- **DATA FOR THIS TASK**
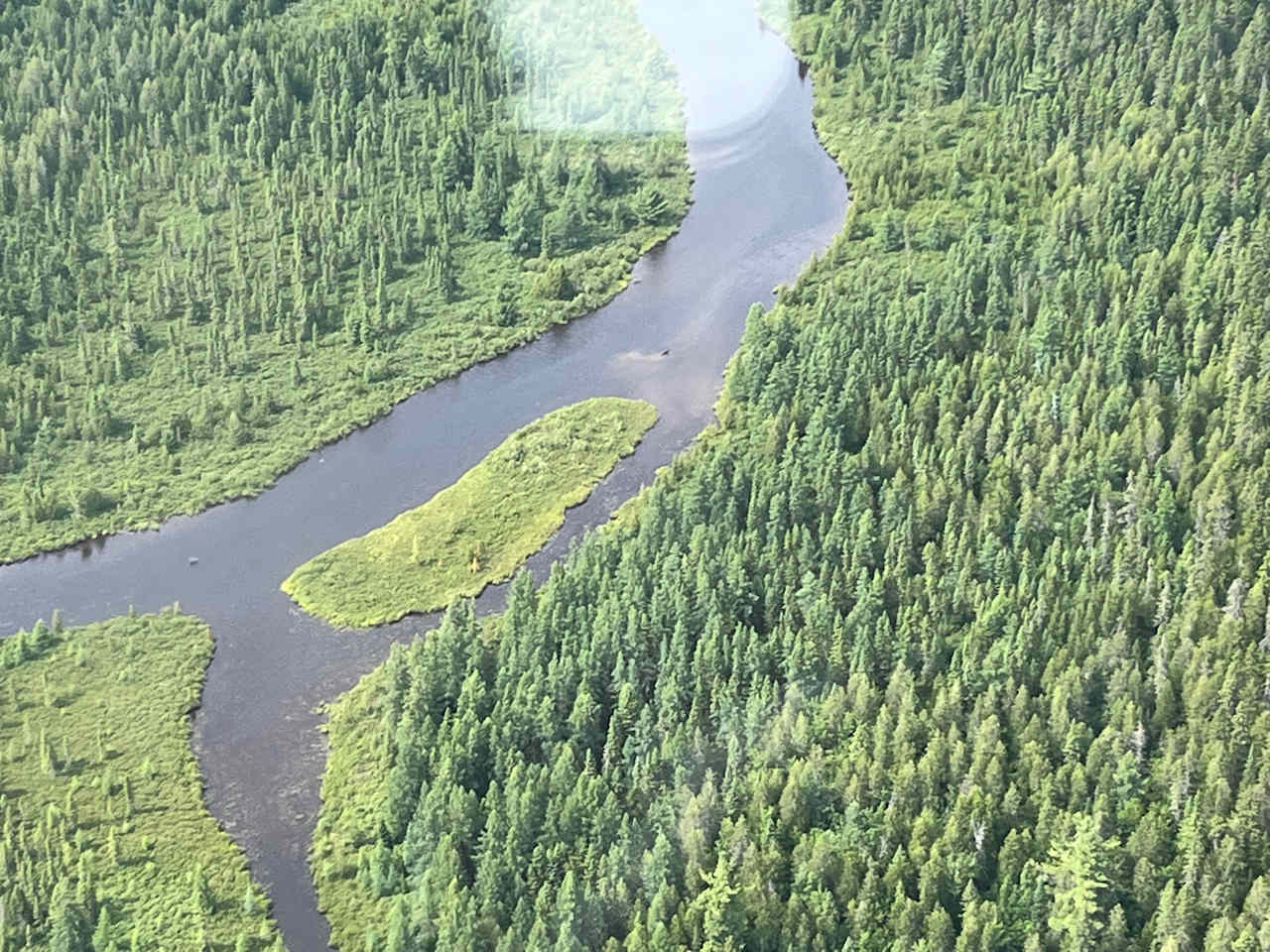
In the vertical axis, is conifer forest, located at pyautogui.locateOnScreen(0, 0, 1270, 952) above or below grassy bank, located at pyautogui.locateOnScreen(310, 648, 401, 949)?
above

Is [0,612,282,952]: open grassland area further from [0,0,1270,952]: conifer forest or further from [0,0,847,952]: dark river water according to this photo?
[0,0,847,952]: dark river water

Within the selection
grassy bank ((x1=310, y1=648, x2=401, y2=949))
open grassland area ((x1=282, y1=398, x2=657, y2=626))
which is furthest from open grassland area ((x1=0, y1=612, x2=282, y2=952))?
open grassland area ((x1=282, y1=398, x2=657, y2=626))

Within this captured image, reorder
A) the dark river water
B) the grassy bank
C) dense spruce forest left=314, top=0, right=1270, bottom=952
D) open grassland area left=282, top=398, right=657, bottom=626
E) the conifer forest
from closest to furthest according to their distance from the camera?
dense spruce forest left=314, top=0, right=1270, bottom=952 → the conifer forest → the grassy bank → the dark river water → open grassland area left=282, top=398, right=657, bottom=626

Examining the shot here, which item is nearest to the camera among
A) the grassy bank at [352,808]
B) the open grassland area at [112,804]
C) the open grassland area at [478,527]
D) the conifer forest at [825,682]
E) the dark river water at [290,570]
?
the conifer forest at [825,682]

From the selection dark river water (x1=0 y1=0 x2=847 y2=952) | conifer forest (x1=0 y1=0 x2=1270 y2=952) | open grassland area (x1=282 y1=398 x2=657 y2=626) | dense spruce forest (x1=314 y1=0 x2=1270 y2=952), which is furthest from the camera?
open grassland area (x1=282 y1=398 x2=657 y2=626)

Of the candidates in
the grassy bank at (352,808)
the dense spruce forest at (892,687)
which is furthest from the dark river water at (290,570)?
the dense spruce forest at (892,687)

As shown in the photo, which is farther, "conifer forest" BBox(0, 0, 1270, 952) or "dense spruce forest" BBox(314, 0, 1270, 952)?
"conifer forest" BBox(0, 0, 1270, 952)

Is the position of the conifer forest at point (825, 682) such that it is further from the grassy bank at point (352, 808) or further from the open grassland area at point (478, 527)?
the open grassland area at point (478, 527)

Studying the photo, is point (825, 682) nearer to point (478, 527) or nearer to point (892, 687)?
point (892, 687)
---
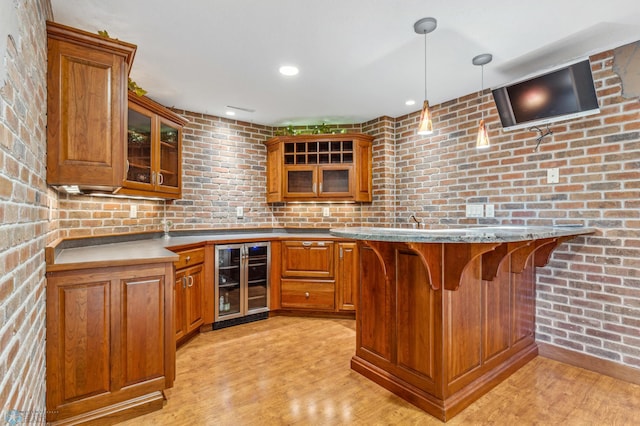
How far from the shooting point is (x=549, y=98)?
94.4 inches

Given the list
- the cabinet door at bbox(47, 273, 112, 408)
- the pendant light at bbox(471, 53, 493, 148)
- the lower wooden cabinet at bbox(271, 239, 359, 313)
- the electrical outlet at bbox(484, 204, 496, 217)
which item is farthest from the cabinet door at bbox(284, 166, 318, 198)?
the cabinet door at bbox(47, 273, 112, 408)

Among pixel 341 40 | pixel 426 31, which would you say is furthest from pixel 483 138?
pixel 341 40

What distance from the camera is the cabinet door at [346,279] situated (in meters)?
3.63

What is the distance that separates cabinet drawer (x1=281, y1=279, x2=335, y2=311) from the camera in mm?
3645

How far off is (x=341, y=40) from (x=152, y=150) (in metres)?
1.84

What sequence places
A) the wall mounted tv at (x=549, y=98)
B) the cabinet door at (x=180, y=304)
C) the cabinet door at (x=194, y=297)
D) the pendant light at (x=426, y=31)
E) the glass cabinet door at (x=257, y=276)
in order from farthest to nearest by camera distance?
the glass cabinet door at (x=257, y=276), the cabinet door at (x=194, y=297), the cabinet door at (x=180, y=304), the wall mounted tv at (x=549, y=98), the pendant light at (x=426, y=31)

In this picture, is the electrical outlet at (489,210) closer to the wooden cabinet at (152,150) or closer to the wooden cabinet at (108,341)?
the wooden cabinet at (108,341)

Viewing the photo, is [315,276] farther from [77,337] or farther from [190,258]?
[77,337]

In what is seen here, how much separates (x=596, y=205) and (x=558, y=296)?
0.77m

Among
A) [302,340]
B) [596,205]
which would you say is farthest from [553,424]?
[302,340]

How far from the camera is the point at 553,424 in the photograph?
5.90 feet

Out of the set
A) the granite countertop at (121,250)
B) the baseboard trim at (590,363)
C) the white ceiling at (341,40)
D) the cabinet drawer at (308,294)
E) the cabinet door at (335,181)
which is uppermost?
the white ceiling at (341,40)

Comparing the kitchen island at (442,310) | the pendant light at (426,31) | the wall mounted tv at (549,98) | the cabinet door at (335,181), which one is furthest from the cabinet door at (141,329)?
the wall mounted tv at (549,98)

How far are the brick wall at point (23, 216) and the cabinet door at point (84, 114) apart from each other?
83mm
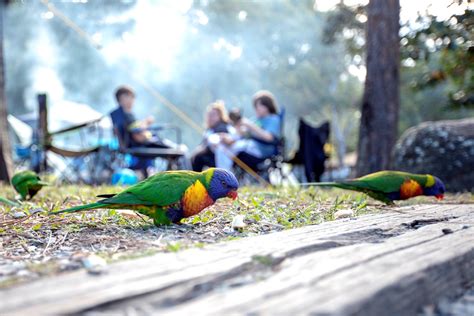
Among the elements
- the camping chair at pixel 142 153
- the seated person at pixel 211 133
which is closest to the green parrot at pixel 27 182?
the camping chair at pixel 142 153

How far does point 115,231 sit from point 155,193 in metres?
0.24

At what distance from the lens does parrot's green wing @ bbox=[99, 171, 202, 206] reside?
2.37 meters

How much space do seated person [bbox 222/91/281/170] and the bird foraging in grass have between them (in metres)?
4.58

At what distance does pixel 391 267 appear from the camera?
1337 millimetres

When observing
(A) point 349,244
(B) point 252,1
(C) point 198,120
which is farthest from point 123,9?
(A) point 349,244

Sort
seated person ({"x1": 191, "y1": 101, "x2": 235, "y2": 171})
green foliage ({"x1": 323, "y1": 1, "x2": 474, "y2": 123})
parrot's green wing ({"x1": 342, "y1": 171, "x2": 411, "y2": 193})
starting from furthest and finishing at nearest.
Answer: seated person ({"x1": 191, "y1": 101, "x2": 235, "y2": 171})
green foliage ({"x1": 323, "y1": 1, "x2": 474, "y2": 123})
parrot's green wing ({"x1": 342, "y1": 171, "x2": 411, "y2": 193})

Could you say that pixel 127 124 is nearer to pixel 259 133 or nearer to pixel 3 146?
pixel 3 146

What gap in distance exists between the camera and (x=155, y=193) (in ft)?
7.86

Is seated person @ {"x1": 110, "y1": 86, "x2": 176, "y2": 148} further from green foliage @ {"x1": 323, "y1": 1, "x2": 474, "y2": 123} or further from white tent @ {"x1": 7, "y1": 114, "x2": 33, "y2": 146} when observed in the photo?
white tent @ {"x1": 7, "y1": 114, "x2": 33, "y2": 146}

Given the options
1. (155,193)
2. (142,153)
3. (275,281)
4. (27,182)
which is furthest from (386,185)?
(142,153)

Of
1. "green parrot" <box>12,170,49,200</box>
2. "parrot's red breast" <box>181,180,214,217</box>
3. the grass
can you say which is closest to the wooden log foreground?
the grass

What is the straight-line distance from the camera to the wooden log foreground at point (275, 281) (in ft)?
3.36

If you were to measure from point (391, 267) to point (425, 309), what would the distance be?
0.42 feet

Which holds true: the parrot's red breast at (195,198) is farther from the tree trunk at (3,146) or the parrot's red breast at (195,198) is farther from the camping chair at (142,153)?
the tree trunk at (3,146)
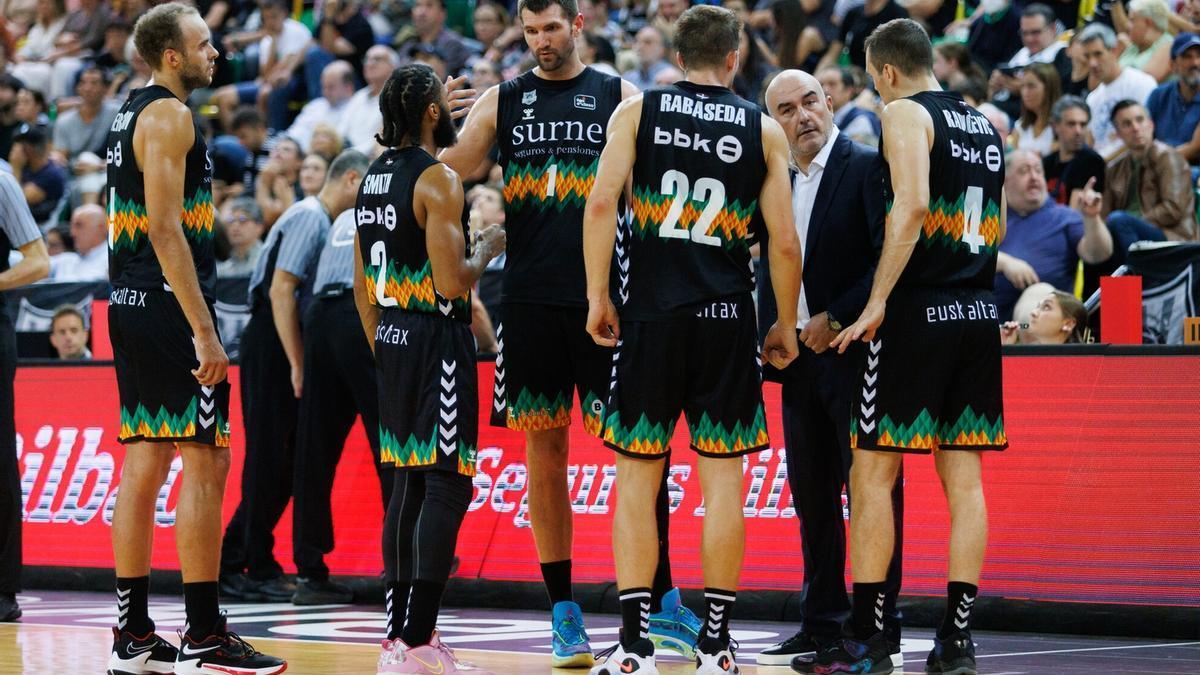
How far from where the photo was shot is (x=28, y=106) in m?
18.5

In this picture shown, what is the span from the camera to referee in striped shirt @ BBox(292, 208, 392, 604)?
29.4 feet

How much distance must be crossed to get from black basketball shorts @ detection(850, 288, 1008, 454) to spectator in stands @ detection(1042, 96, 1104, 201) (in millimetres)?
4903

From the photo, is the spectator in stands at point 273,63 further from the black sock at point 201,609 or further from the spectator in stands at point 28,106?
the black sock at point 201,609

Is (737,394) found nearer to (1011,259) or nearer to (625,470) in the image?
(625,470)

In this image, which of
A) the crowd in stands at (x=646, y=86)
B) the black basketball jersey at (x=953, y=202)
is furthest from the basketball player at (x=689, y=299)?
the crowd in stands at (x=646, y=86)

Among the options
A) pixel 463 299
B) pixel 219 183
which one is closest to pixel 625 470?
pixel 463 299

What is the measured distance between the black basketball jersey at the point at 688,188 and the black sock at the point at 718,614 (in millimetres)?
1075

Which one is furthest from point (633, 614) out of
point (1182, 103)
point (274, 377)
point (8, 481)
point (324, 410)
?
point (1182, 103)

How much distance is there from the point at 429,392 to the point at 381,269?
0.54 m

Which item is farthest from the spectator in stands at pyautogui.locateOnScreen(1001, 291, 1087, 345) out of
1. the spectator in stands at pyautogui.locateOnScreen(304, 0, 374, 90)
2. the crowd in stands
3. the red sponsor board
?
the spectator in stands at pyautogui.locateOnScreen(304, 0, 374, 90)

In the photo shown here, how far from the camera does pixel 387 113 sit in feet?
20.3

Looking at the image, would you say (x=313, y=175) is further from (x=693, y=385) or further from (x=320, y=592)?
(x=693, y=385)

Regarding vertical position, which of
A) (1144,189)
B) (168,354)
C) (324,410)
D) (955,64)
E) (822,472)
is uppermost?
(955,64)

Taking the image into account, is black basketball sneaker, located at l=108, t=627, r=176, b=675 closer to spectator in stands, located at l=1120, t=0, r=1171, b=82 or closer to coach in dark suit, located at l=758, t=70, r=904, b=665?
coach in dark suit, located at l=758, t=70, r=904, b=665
==
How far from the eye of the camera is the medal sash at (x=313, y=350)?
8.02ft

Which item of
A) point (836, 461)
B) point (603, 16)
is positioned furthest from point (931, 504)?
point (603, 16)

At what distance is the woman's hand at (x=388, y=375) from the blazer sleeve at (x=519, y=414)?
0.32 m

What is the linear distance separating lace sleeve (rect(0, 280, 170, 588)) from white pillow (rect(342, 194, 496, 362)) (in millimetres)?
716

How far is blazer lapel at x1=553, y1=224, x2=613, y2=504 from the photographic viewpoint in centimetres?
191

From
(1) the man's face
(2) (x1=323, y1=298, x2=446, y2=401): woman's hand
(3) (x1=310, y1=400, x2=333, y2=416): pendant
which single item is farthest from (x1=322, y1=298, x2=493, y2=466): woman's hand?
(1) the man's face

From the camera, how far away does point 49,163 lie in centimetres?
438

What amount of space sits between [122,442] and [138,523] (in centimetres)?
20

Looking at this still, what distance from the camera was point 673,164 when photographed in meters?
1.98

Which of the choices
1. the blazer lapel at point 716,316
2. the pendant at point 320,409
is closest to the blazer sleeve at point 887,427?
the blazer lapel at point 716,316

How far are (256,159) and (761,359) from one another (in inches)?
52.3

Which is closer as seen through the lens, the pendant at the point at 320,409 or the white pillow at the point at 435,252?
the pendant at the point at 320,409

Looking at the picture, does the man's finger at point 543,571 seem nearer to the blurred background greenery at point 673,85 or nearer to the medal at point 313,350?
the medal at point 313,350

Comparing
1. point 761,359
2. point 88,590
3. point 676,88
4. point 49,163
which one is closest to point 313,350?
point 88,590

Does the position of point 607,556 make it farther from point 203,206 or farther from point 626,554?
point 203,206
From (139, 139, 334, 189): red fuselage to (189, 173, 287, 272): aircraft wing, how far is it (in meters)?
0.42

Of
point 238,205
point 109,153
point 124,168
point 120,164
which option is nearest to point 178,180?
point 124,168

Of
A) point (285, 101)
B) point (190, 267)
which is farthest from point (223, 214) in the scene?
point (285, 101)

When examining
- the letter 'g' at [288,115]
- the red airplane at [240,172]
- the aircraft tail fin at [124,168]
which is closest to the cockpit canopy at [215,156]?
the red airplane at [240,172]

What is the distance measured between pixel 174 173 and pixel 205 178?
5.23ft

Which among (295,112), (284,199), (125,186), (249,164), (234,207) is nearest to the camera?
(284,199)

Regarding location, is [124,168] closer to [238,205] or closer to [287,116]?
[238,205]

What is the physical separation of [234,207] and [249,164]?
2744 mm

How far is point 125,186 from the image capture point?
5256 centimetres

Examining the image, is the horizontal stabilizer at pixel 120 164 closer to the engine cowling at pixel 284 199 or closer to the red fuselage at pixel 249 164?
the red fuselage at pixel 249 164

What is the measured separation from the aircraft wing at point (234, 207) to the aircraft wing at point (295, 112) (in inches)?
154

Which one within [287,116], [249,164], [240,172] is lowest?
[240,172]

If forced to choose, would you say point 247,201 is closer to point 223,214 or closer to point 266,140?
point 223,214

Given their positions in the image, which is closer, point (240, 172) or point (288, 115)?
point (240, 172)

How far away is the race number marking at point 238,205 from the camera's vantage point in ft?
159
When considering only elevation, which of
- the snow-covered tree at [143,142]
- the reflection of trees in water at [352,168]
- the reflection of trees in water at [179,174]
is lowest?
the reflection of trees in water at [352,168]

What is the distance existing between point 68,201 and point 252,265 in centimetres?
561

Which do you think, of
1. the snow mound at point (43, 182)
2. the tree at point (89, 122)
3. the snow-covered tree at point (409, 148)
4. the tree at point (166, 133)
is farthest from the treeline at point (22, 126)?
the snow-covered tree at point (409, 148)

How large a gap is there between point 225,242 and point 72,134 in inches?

- **TASK DETAILS**
Count how many lines of the items above contain the word "located" and reply with that number alone.

- **COMPLETE ANSWER**
3